# Instructions to follow:
Leave out the pictures, then output the lines of the records below from the first through the one containing "BELANJA MINGGUAN SUPER".

# Task input:
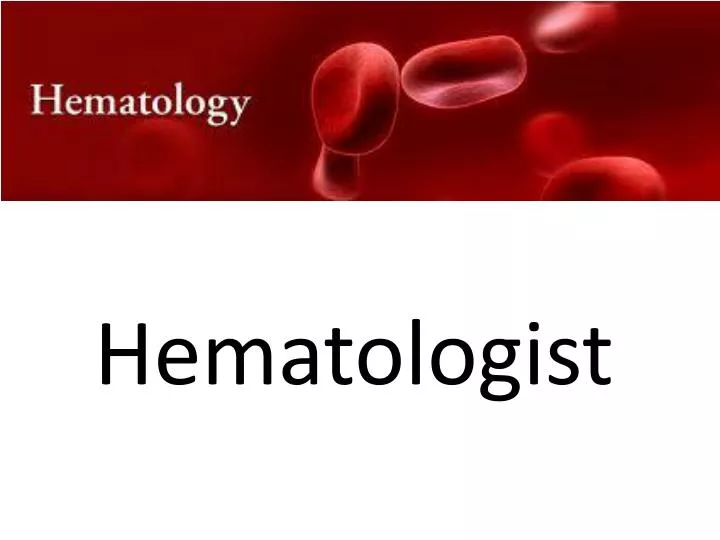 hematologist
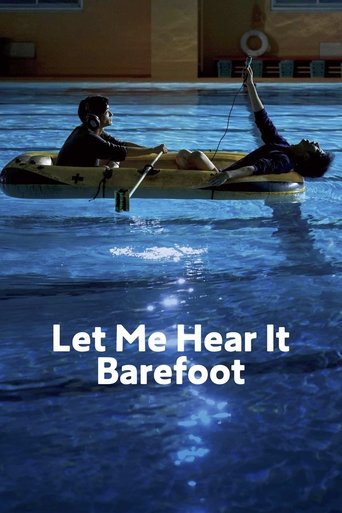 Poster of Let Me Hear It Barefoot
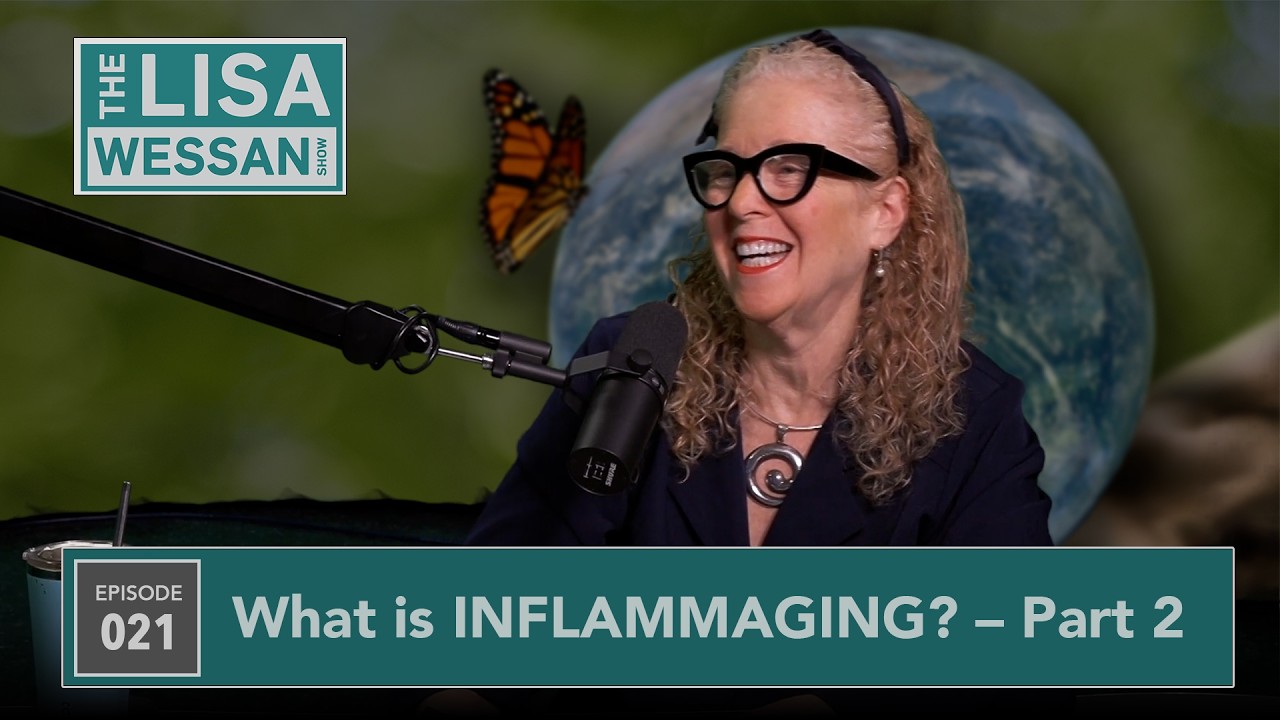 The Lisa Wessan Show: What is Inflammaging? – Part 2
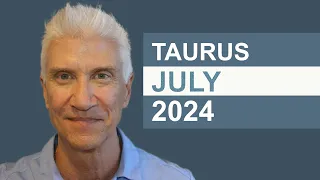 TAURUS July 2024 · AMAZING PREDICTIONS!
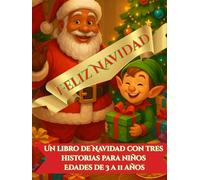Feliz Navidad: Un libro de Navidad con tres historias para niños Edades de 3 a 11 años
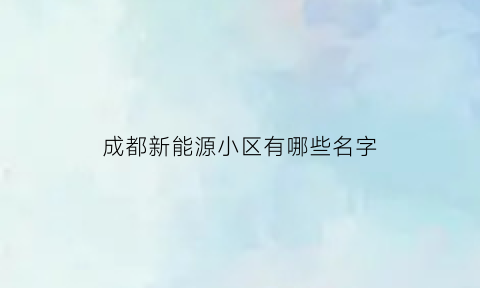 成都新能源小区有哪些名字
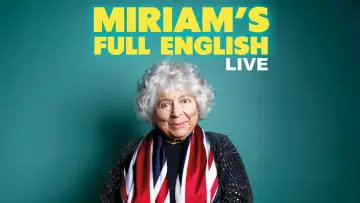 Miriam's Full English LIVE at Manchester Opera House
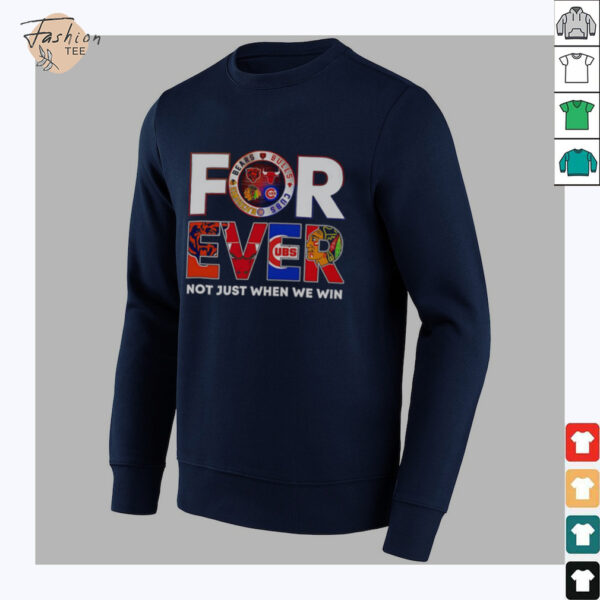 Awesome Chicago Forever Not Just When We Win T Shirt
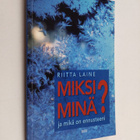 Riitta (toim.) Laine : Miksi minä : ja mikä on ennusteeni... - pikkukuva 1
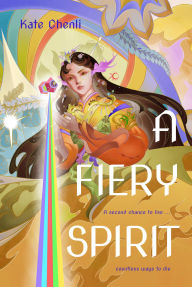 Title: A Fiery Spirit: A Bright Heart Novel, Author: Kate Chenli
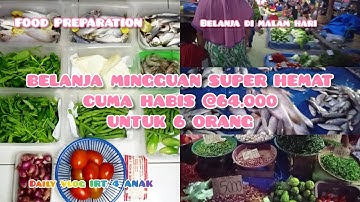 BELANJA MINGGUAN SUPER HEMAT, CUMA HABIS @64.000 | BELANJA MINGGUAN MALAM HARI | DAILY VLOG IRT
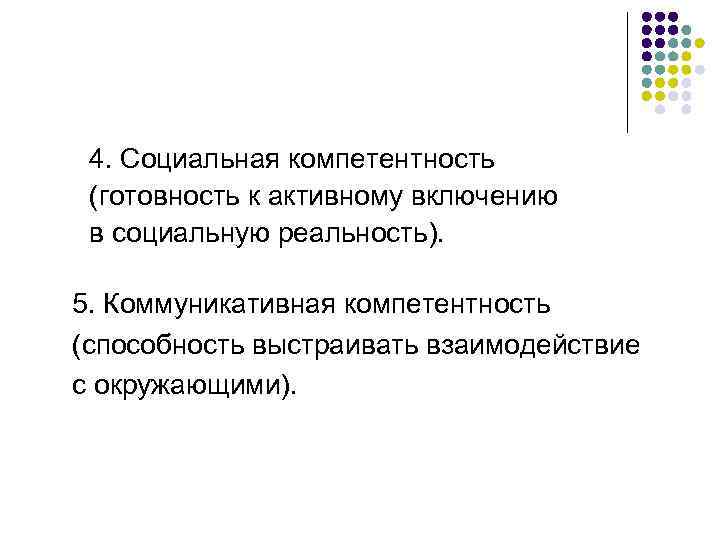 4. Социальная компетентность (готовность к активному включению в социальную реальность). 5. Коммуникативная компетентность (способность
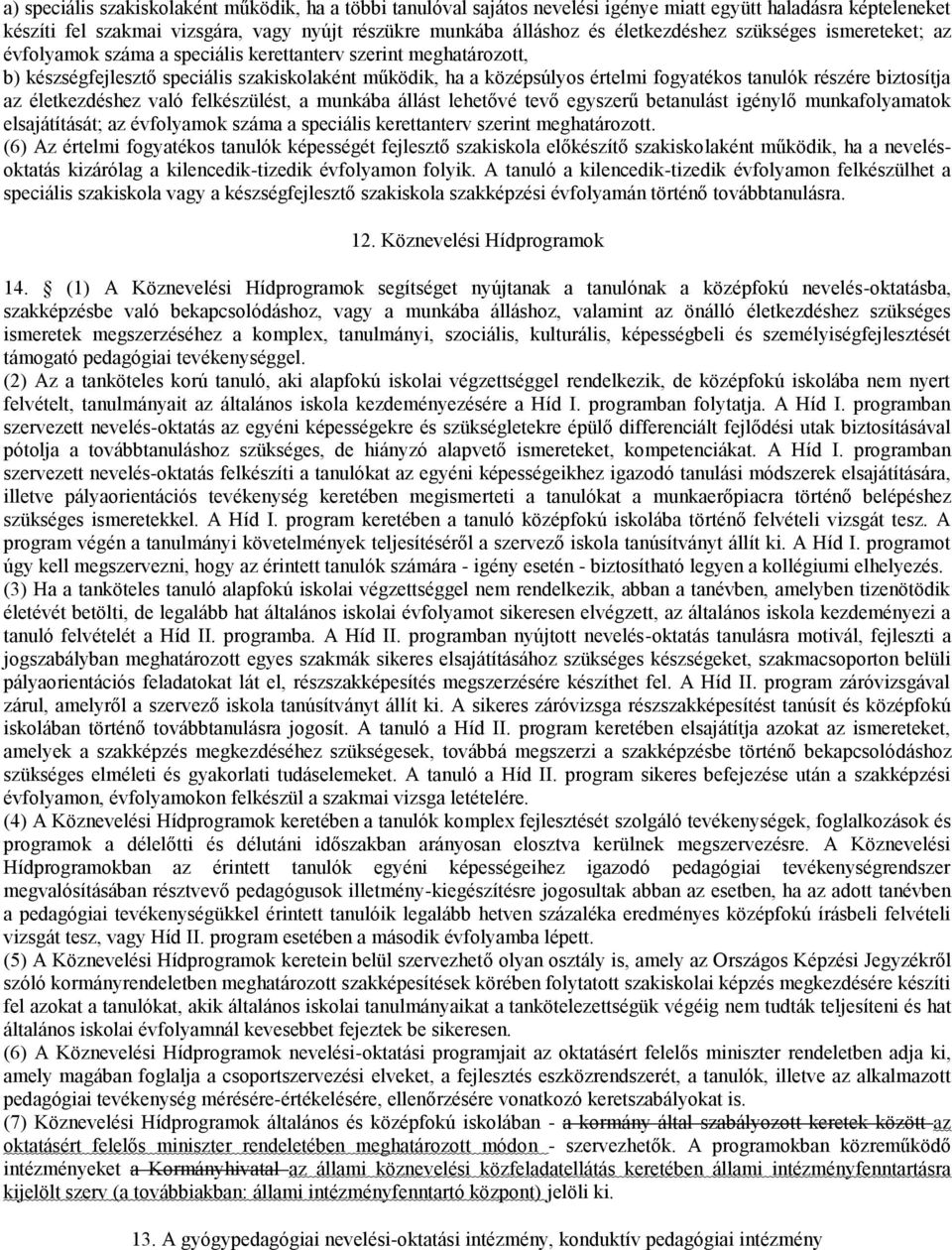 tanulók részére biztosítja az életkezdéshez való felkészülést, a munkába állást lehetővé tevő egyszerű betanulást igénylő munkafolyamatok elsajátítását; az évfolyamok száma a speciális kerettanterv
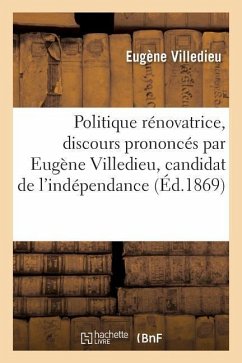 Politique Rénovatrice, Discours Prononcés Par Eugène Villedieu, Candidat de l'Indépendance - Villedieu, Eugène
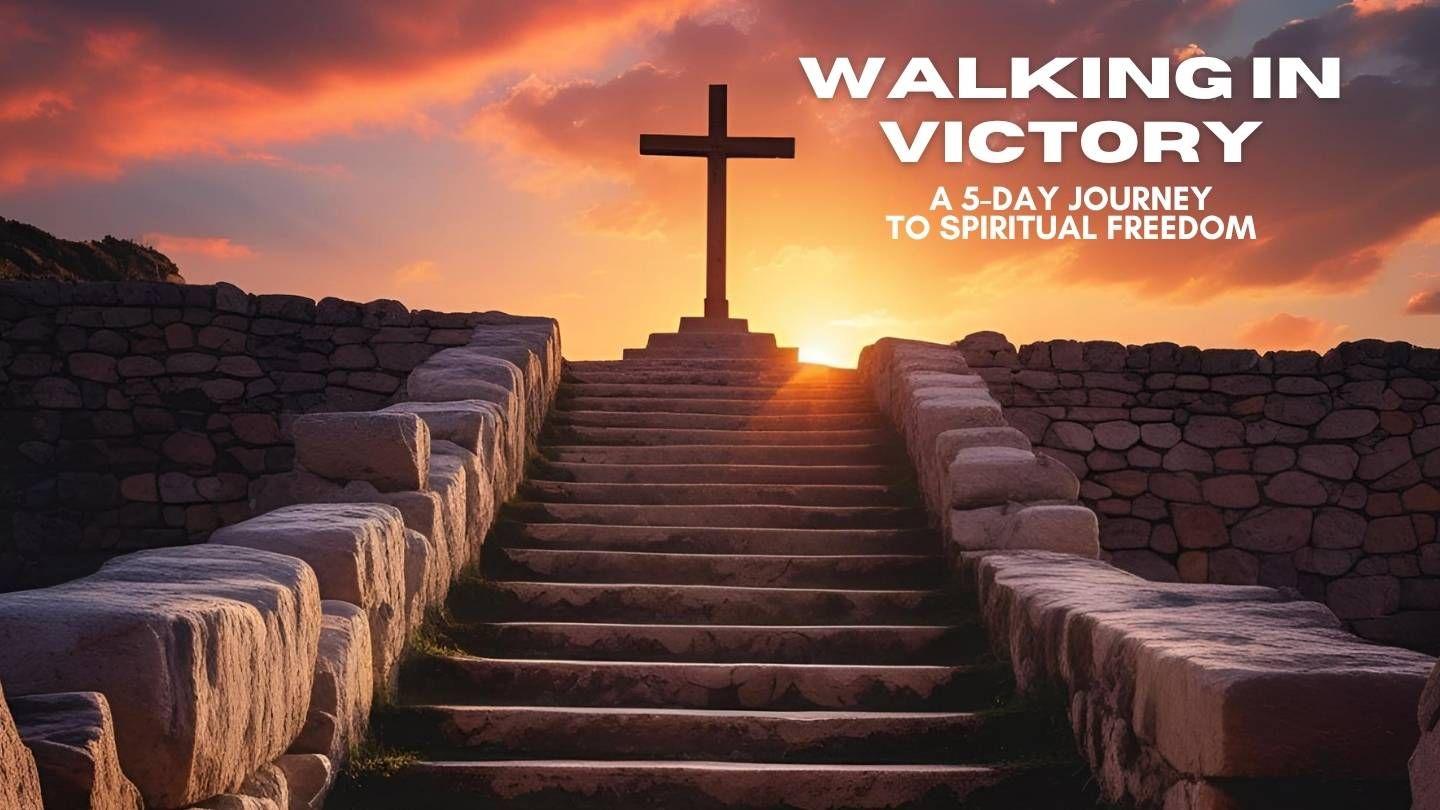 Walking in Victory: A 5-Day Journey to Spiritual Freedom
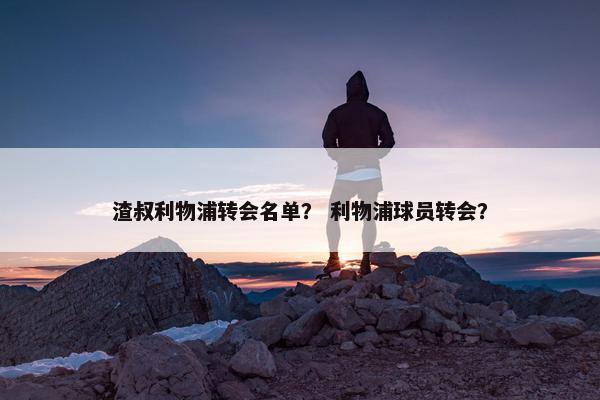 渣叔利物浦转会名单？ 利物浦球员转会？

# Response for this exercise:
 hematologist
 Poster of Let Me Hear It Barefoot
 The Lisa Wessan Show: What is Inflammaging? – Part 2
 TAURUS July 2024 · AMAZING PREDICTIONS!
Feliz Navidad: Un libro de Navidad con tres historias para niños Edades de 3 a 11 años
 成都新能源小区有哪些名字
 Miriam's Full English LIVE at Manchester Opera House
 Awesome Chicago Forever Not Just When We Win T Shirt
 Riitta (toim.) Laine : Miksi minä : ja mikä on ennusteeni... - pikkukuva 1
 Title: A Fiery Spirit: A Bright Heart Novel, Author: Kate Chenli
 BELANJA MINGGUAN SUPER HEMAT, CUMA HABIS @64.000 | BELANJA MINGGUAN MALAM HARI | DAILY VLOG IRT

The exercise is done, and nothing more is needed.